TEXT FOR ANALYSIS:

Entitlements Will Eat America’s Economy
As we did in the 1990s, lawmakers should put aside partisanship and get to work on reform.
By John R. Kasich
When I was chairman of the House Budget Committee in 1997, Republicans and Democrats in Washington saw past our differences to balance the federal budget for the first time in decades. Working together, we managed to follow up that success with three more balanced budgets. Yet it’s been 17 years since lawmakers and the White House approved a spending plan that didn’t add to the national debt.
Rather than tackling their budget responsibilities head-on, each successive Congress and administration has passed temporary, stopgap spending bills. In fact, Washington set a record for that policy of avoidance in 2017 by passing six short-term extensions in less than a year.
Then it got worse. The latest spending bill, approved in February, did more than continue to fund the federal government; it also set America on a course to add at least $1 trillion a year to the national debt by 2020. That lawmakers could approve such a spending spree at a time when the national debt surged past $21 trillion should set off alarm bells for families across the nation.

SOURCE DATA:
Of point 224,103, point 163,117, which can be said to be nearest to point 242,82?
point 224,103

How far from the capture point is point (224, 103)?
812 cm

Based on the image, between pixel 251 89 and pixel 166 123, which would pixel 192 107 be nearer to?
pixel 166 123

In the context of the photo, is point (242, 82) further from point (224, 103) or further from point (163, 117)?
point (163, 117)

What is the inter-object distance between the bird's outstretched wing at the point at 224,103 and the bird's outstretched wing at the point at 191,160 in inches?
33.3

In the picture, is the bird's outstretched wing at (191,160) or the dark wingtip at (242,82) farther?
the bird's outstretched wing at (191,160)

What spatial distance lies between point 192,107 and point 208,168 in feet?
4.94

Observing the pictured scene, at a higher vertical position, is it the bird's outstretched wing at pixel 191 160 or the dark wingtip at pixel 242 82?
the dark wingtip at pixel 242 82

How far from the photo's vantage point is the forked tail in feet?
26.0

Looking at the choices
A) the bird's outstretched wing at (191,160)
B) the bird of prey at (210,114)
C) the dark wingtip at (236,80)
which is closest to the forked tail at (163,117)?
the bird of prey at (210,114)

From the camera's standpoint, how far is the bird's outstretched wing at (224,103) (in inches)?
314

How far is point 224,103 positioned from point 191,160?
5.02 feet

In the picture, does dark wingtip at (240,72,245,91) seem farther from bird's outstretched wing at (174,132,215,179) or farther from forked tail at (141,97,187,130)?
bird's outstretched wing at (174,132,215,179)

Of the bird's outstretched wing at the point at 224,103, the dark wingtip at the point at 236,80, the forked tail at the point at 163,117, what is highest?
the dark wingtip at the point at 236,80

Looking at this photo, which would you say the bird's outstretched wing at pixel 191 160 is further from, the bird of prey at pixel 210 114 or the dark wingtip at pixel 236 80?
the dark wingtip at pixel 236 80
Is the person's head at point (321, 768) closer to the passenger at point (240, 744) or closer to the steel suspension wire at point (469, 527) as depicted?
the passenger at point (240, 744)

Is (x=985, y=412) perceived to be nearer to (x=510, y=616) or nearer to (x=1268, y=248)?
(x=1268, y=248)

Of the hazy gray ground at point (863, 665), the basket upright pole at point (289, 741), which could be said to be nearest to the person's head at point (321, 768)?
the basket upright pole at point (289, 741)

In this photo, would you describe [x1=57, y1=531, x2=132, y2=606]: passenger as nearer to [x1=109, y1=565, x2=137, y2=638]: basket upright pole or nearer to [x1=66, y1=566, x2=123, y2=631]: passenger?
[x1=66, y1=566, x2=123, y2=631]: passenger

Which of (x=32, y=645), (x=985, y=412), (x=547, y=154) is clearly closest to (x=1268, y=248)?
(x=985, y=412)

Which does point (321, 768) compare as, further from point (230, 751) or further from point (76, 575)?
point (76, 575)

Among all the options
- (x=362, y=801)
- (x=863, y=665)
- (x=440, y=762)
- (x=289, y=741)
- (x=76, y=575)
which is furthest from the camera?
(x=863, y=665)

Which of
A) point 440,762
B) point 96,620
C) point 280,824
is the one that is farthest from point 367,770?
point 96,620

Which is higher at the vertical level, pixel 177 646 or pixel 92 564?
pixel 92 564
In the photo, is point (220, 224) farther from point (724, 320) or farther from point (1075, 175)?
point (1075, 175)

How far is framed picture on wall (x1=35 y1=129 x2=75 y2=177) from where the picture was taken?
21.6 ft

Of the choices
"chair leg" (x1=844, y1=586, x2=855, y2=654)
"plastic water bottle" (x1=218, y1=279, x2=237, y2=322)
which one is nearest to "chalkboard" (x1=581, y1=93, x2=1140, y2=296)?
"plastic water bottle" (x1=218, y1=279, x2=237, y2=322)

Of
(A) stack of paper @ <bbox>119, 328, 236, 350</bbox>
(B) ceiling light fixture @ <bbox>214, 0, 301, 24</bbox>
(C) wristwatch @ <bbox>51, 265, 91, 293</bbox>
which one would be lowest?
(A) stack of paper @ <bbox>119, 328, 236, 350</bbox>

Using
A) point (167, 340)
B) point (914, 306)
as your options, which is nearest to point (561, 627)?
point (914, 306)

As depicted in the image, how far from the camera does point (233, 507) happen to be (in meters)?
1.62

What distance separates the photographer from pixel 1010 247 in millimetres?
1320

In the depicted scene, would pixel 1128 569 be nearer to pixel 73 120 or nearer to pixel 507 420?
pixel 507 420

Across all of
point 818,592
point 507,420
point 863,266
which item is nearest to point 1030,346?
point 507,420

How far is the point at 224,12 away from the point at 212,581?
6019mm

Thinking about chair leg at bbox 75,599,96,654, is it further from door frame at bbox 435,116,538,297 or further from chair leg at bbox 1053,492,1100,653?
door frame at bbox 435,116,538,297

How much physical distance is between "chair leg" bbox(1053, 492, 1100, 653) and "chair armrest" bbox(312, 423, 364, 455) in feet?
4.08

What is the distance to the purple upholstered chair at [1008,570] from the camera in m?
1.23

TASK REQUIREMENTS:
#1 List every year or decade that the essay on entitlements and the federal budget names.
#2 According to the essay on entitlements and the federal budget, why did things get "worse" with the spending bill approved in February?
Answer using only the essay on entitlements and the federal budget.

RESPONSES PER TASK:
#1 The 1990s, 1997, 2017, 2020

#2 That bill did more than continue funding the federal government. It also set America on a course to add at least $1 trillion a year to the national debt by 2020.